Due Papi? Qui ce ne sono quattro. Qui nella nostra immaginazione, ed anche nei nostri ricordi. Una volta era Maradona, oggi è Messi. Una volta era Matthäus, oggi è Müller. Papi alla tedesca (calcistica) e Papi all'Argentina e qui siam più vicini alla caratteriale santità.
Forse non è un caso che tutti ci riconducano ad una Emme iniziale che non sta per schema di gioco, piuttosto per punto M del calcio che vuol dire goduria e piacere, bellezza e aspettativa. Veni (nel senso latino) vidi vici, ce lo hanno detto quei due che se la giocarono a Italia '90, con Lothar che faceva Lothar, muscoli in vista, tumultuoso capitano della Panzer division e Diego icona e simbolo schiumante rabbia da stampare in faccia a tutti durante l'inno violato dai fischi. Eppoi quel finale con rigore dubbio, «La mano nera della Fifa», disse lui che, invece, quattro anni prima aveva usato la mano sua, ma quella era la mano de Dios.

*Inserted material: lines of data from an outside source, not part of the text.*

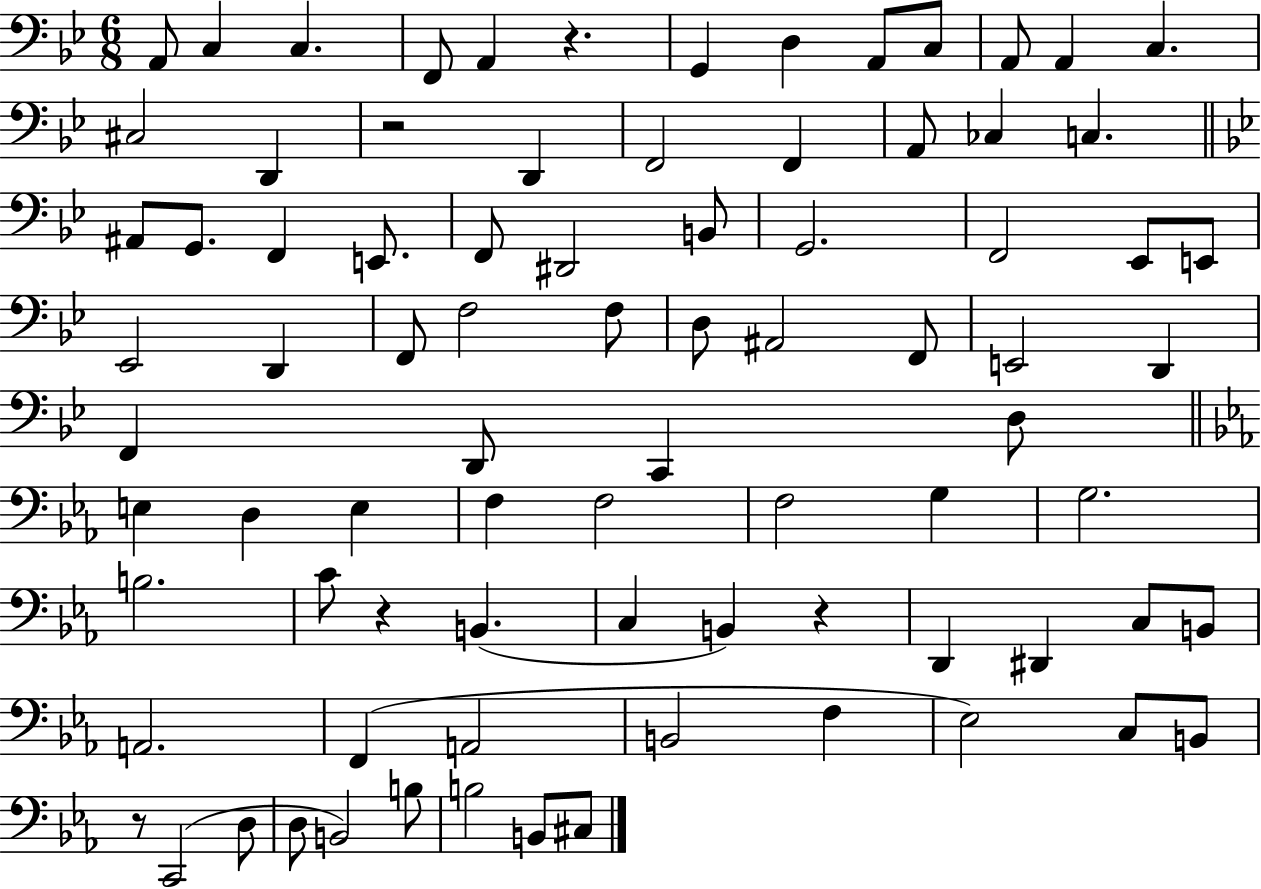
A2/e C3/q C3/q. F2/e A2/q R/q. G2/q D3/q A2/e C3/e A2/e A2/q C3/q. C#3/h D2/q R/h D2/q F2/h F2/q A2/e CES3/q C3/q. A#2/e G2/e. F2/q E2/e. F2/e D#2/h B2/e G2/h. F2/h Eb2/e E2/e Eb2/h D2/q F2/e F3/h F3/e D3/e A#2/h F2/e E2/h D2/q F2/q D2/e C2/q D3/e E3/q D3/q E3/q F3/q F3/h F3/h G3/q G3/h. B3/h. C4/e R/q B2/q. C3/q B2/q R/q D2/q D#2/q C3/e B2/e A2/h. F2/q A2/h B2/h F3/q Eb3/h C3/e B2/e R/e C2/h D3/e D3/e B2/h B3/e B3/h B2/e C#3/e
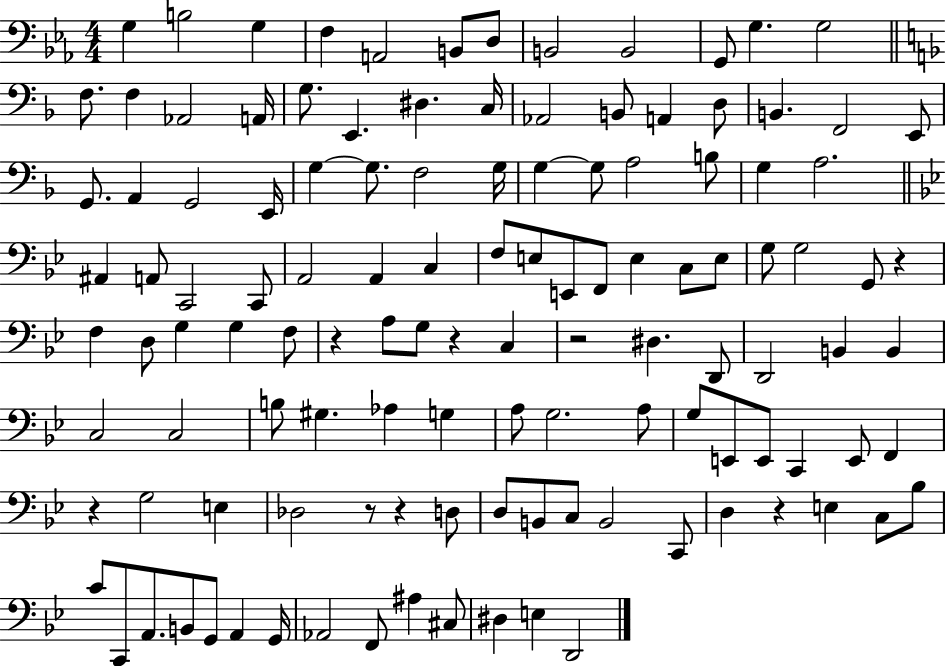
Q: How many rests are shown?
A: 8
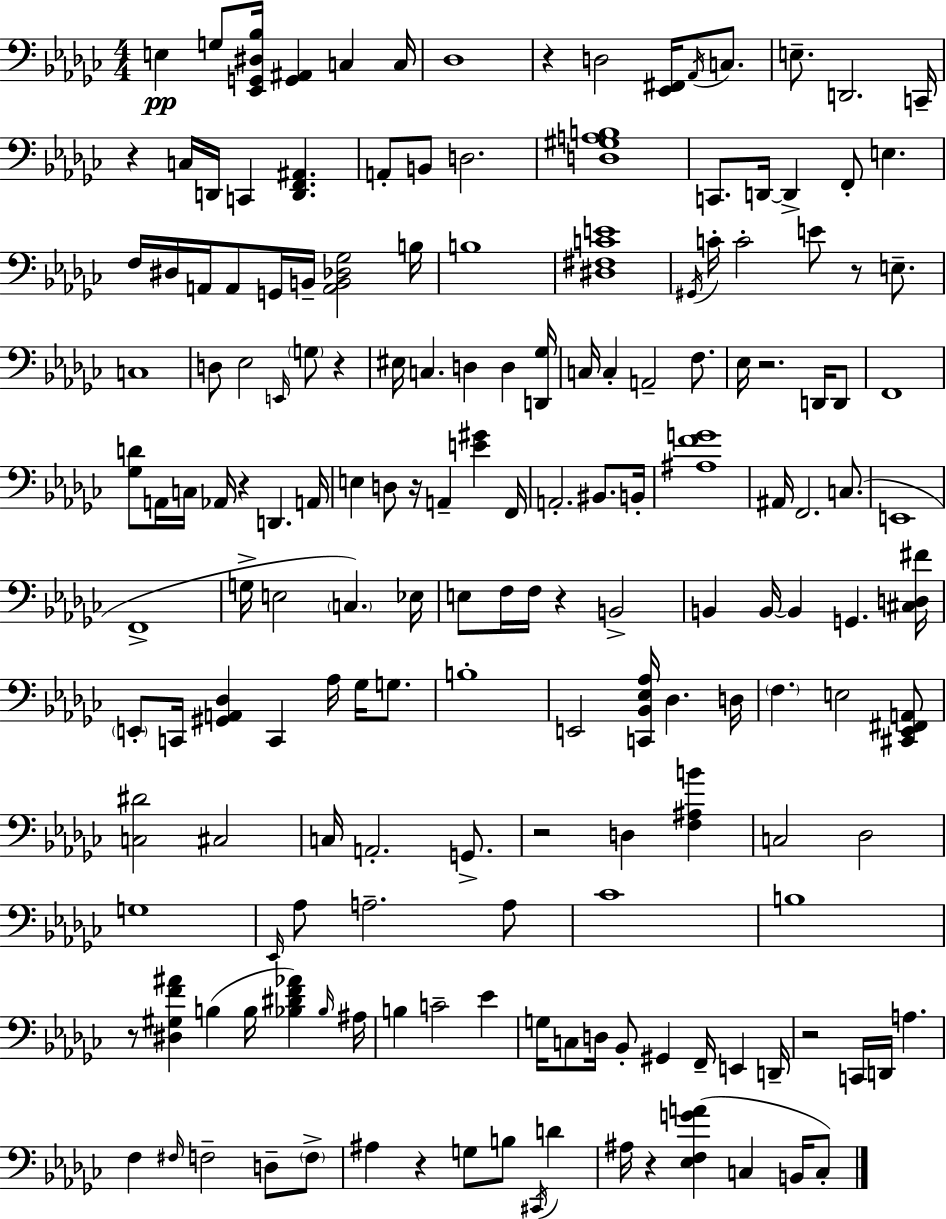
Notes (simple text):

E3/q G3/e [Eb2,G2,D#3,Bb3]/s [G2,A#2]/q C3/q C3/s Db3/w R/q D3/h [Eb2,F#2]/s Ab2/s C3/e. E3/e. D2/h. C2/s R/q C3/s D2/s C2/q [D2,F2,A#2]/q. A2/e B2/e D3/h. [D3,G#3,A3,B3]/w C2/e. D2/s D2/q F2/e E3/q. F3/s D#3/s A2/s A2/e G2/s B2/s [A2,B2,Db3,Gb3]/h B3/s B3/w [D#3,F#3,C4,E4]/w G#2/s C4/s C4/h E4/e R/e E3/e. C3/w D3/e Eb3/h E2/s G3/e R/q EIS3/s C3/q. D3/q D3/q [D2,Gb3]/s C3/s C3/q A2/h F3/e. Eb3/s R/h. D2/s D2/e F2/w [Gb3,D4]/e A2/s C3/s Ab2/s R/q D2/q. A2/s E3/q D3/e R/s A2/q [E4,G#4]/q F2/s A2/h. BIS2/e. B2/s [A#3,F4,G4]/w A#2/s F2/h. C3/e. E2/w F2/w G3/s E3/h C3/q. Eb3/s E3/e F3/s F3/s R/q B2/h B2/q B2/s B2/q G2/q. [C#3,D3,F#4]/s E2/e C2/s [G#2,A2,Db3]/q C2/q Ab3/s Gb3/s G3/e. B3/w E2/h [C2,Bb2,Eb3,Ab3]/s Db3/q. D3/s F3/q. E3/h [C#2,Eb2,F#2,A2]/e [C3,D#4]/h C#3/h C3/s A2/h. G2/e. R/h D3/q [F3,A#3,B4]/q C3/h Db3/h G3/w Eb2/s Ab3/e A3/h. A3/e CES4/w B3/w R/e [D#3,G#3,F4,A#4]/q B3/q B3/s [Bb3,D#4,F4,Ab4]/q Bb3/s A#3/s B3/q C4/h Eb4/q G3/s C3/e D3/s Bb2/e G#2/q F2/s E2/q D2/s R/h C2/s D2/s A3/q. F3/q F#3/s F3/h D3/e F3/e A#3/q R/q G3/e B3/e C#2/s D4/q A#3/s R/q [Eb3,F3,G4,A4]/q C3/q B2/s C3/e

Oggi Maradona si chiama Messi, specie diversa di uomo, sempre calcio per guerre stellari. Comunque football improntato alla raffinata qualità tecnica, poi Diego giocava anche da solo, marcava il campo, il territorio, riempiva l'aria di sè. Lionel resta topolino, entra ed esce dalla partita, passa sotto le gambe e quasi mai sopra le teste, in questo mondiale si è messo a giocare per la squadra eppoi per i suoi gol. Diego era squadra, Lionel sta con la squadra e per ora ha funzionato. Meglio il Maradona messicano che quello italiano. Messi non può concedersi il lusso di attendere: Diego vinse il mondiale a 26 anni e aveva sempre la Germania davanti, oggi Lionel ne ha 27.
Sono calcio argentino di epoche diverse e marcano la diversità, mentre Matthaus e Muller marcano solo la differenza di ruolo. Tedeschi effervescenti a differenza di armadioni e carriarmati schiacciasassi come vorrebbe luogo comune. Lothar trascinava, stando in mezzo al campo e aprendo il gas per cambiare passo alla squadra. Thomas corre e va, segna e fa assist, pizzica e morde avanti e indietro per il campo. Fantastici atleti che non ti mollano mai. Eppur con la differenza sostanziale che Lothar era signore e padrone a 29 anni. Gli anni di Thomas, invece, sono solo 24 e una storia calcistica ancora da vivere intensamente. E pericolosamente. Ma in questa attività Matthaus era maestro insuperabile.
Il piacere del pallone si esplica pure così, ti riporta a protagonisti vecchi e nuovi e li infiocchetta con quella iniziale come fosse, è stata e forse sarà, il segno del potere. M il segno del potere. Già, ed allora come non pensare a Mascherano, che per gli argentini è un salvacondotto verso qualunque traguardo. Maradona lo ha promosso e premiato con una carezza. «Ha giocato con grande autorevolezza e grinta, un esempio sul campo». E lui, il pelato dagli occhi di tigre, ha ricordato a tutti che «questa sarà la partita della vita» a dimostrazione che non è solo una questione di iniziale avere nel Dna il segno del potere.
Poi c'è potere e potere e i tedeschi potrebbero dire M come Merkel, signora che ti mette sull'attenti a prescindere dalla conformazione fisica. Non è proprio l'ideale contrapposizione a Mascherano: quello gioca, lei se la gioca solo in politica. Qui al massimo tifa e non è detto porti bene. La signora arriverà per il finalone con gran sprezzo del pericolo: che ne sarebbe se la panzer division perdesse proprio la partita che vale un titolo che fa egemonia? E nel calcio potrebbe fare economia di crescita.
Ma c'è modo di vincere e modo di morire sul campo. C'è modo di intendere soprattutto il pallone. Gli argentini ti metteranno sempre davanti la M di Maravilla, che si dica Messi oppure Maradona.
I tedeschi ogni quattro parole ti parlano di Mannschaft che vuol dire squadra.Ci siamo, eccoci arrivati alla matrice di tutte le credenze pallonare: Squadra contro Meraviglia, come il calcio raccontato da Germania-Argentina. E da spiegare nel Maracanà, ovvero M come simbolo di un calcio che fu.